=== Exercise aim ===
Please locate every line in the listing below that contains the word "this" and copy each one out. Treat case as significant.

=== Data records ===
###

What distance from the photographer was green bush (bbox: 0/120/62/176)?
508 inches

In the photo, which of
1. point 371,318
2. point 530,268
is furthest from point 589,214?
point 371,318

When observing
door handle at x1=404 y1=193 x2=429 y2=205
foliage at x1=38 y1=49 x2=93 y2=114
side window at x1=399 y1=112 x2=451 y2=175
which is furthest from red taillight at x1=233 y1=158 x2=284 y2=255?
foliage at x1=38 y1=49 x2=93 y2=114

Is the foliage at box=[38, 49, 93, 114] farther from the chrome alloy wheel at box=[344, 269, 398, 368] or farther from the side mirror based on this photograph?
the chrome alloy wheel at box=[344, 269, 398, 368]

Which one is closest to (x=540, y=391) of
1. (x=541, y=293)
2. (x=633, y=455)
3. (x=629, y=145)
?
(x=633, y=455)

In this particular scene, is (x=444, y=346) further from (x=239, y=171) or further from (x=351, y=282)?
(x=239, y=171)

###

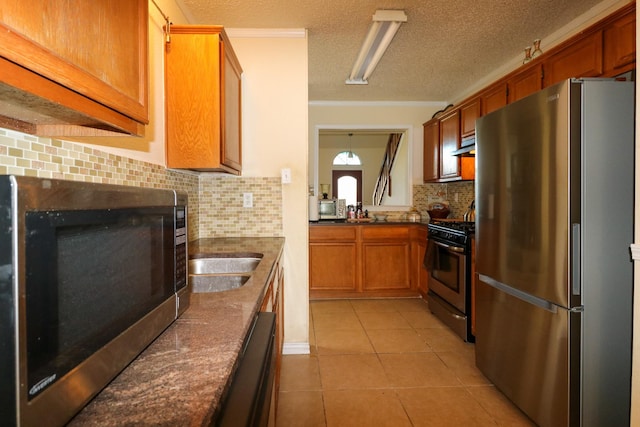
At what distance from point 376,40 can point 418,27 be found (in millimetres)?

###

=== The output ===
Is the foliage at box=[38, 49, 93, 114] farther from the chrome alloy wheel at box=[344, 269, 398, 368] or farther from the side mirror based on this photograph?
In this particular scene, is (x=444, y=346) further from (x=239, y=171) or further from (x=351, y=282)?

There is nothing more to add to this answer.